= Supplied records =
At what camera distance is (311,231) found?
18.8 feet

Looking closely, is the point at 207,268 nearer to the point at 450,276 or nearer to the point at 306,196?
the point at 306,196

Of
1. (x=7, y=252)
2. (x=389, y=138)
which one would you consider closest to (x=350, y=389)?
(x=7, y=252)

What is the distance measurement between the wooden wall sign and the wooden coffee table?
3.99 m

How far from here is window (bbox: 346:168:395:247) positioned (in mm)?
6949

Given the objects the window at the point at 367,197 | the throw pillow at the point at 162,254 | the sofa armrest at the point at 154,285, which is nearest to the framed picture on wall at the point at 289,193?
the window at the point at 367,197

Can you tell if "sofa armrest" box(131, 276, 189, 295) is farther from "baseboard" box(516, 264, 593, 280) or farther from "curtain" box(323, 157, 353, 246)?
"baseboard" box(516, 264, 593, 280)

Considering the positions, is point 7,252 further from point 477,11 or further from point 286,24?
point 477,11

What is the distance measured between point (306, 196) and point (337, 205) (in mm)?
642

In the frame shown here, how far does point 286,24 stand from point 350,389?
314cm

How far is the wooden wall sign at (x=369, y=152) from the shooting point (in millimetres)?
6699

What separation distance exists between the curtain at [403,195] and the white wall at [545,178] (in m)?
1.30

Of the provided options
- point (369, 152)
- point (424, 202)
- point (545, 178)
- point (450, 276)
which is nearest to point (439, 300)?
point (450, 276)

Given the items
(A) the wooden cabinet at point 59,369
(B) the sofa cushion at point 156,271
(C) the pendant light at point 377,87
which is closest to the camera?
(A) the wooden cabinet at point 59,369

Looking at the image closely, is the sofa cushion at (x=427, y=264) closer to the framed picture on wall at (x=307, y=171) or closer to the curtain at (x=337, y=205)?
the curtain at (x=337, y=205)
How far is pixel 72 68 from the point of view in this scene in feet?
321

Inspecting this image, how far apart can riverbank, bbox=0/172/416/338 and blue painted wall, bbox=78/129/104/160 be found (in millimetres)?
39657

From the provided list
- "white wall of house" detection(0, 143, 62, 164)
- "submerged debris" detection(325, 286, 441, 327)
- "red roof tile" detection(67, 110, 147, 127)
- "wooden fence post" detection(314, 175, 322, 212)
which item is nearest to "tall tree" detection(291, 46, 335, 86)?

= Work to be completed =
Transcribe each entry precisely, missing none.

= Solution to the problem =
At what camera distance is (311,231) found?
18.8 feet

Looking closely, is the point at 207,268 nearer to the point at 450,276 or nearer to the point at 306,196?
the point at 306,196

Of
1. (x=7, y=252)
2. (x=389, y=138)
which one would you consider closest to (x=350, y=389)?
(x=7, y=252)

What is the distance measurement between the wooden wall sign and the wooden coffee table?
3.99 m

How far from here is window (bbox: 346:168:395:247) positioned (in mm)?
6949

Given the objects the window at the point at 367,197 | the throw pillow at the point at 162,254 | the sofa armrest at the point at 154,285, which is nearest to the framed picture on wall at the point at 289,193?
the window at the point at 367,197

Can you tell if "sofa armrest" box(131, 276, 189, 295) is farther from "baseboard" box(516, 264, 593, 280) or farther from "curtain" box(323, 157, 353, 246)?
"baseboard" box(516, 264, 593, 280)

Considering the positions, is point 7,252 further from point 477,11 or further from point 286,24?
point 477,11

What is the distance measured between point (306, 196) and point (337, 205) (in mm)?
642

In the frame shown here, how far does point 286,24 stand from point 350,389?
314cm

How far is the wooden wall sign at (x=369, y=152) from the shooting point (in millimetres)?
6699

What separation distance exists between the curtain at [403,195] and the white wall at [545,178] (in m)?
1.30

Of the provided options
- point (369, 152)
- point (424, 202)
- point (545, 178)
- point (450, 276)
which is nearest to point (439, 300)?
point (450, 276)

Given the items
(A) the wooden cabinet at point 59,369
(B) the sofa cushion at point 156,271
(C) the pendant light at point 377,87
which is closest to the camera?
(A) the wooden cabinet at point 59,369

Looking at the image closely, is the sofa cushion at (x=427, y=264) closer to the framed picture on wall at (x=307, y=171) or closer to the curtain at (x=337, y=205)?
the curtain at (x=337, y=205)
How far is pixel 72 68 from the point of view in this scene in feet?
321

Inspecting this image, how far apart can riverbank, bbox=0/172/416/338 and blue painted wall, bbox=78/129/104/160 be found (in millimetres)?
39657

From the provided list
- "white wall of house" detection(0, 143, 62, 164)
- "submerged debris" detection(325, 286, 441, 327)
- "red roof tile" detection(67, 110, 147, 127)
- "wooden fence post" detection(314, 175, 322, 212)
which item is nearest to "tall tree" detection(291, 46, 335, 86)?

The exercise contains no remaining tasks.